Okay for Now by Gary D. Schmidt Clarion/HMH Life: An Exploded Diagram by Mal Peet Candlewick Between Shades of Gray by Ruta Sepetys Philomel/Penguin Judged by Jonathan Stroud
When those fine people at School Library Journal asked me to judge the conclusion of this year’s Battle of the Kids’ Books, I knew at once it was a great honour. What I didn’t know, exactly, was what a “Big Kahuna” actually was. To me it conjured an image of a patriarchal sort of cove, wearing an impressive white beard, a set of mercifully long robes and a pair of leather sandals. Probably sitting resplendent on some kind of throne. Well, I did the best I could. The beard is false, the robes are itchy, and instead of a throne I’ve got a fold-up picnic chair, but that’s all incidental. What matters is what I’ve been reading. Three superb books, the hard-won finalists of a magnificent competition.

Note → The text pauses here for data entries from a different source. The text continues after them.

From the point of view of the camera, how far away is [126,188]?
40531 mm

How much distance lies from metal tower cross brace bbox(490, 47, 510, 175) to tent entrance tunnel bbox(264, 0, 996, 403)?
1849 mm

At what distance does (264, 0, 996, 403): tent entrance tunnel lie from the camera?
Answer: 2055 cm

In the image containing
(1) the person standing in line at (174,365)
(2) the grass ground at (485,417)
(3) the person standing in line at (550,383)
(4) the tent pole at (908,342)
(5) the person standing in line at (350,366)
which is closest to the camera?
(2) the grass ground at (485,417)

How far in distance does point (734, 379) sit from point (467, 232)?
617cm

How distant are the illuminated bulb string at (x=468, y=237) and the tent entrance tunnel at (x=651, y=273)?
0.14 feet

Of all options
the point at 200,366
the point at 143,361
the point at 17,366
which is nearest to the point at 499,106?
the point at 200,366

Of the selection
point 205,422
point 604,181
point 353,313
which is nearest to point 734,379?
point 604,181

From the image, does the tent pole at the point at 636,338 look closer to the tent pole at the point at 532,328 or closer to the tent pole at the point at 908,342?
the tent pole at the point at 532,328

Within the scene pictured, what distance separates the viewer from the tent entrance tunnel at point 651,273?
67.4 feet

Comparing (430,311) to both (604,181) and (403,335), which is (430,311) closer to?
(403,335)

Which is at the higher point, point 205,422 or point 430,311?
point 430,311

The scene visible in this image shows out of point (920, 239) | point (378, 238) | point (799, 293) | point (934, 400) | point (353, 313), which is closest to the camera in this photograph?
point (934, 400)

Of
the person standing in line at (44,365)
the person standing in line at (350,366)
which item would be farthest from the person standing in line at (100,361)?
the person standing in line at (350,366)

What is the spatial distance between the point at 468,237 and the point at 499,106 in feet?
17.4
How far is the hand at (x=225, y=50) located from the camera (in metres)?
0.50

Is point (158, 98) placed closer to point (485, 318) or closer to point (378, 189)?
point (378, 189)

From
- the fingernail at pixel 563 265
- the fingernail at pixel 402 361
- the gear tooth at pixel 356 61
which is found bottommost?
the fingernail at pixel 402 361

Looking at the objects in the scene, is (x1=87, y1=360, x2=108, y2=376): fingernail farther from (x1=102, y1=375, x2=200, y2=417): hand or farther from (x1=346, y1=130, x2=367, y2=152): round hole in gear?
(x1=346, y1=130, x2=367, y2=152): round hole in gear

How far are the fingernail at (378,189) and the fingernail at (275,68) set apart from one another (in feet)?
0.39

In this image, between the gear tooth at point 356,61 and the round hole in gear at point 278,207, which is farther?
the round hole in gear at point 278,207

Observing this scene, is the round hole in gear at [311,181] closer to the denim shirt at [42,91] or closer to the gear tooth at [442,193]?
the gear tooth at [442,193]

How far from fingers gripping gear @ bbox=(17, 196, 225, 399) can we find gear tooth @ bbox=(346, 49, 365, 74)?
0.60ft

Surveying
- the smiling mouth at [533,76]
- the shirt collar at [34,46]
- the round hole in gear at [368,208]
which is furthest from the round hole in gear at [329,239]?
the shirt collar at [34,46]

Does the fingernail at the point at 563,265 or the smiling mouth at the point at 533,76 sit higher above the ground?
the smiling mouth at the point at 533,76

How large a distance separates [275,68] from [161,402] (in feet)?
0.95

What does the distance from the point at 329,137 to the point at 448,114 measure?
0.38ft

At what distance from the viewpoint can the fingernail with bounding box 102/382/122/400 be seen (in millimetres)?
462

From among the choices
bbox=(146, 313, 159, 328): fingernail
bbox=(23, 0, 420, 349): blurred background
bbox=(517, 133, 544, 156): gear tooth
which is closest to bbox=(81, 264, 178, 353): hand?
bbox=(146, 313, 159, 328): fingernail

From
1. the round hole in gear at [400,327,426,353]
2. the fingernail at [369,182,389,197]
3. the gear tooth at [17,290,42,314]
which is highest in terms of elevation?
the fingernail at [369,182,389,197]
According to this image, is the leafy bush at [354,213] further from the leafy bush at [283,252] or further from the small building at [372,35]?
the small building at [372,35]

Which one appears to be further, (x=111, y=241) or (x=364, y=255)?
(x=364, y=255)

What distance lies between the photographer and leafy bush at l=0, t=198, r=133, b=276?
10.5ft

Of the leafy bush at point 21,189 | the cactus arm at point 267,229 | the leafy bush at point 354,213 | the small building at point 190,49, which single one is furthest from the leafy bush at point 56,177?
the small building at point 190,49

Here’s something I discovered right off. It doesn’t matter how big your beard is, sitting in judgement is a tricky job.
Or at least it is when each of the books is so individually excellent and tonally distinctive. And when their subject matter is so apparently disparate: love and sex in the shadow of the Cuban Missile Crisis; enduring the unimaginable horrors of Stalinist persecutions; the life of a kid growing up in Vietnam-era small-town America. How do you adjudicate something like that?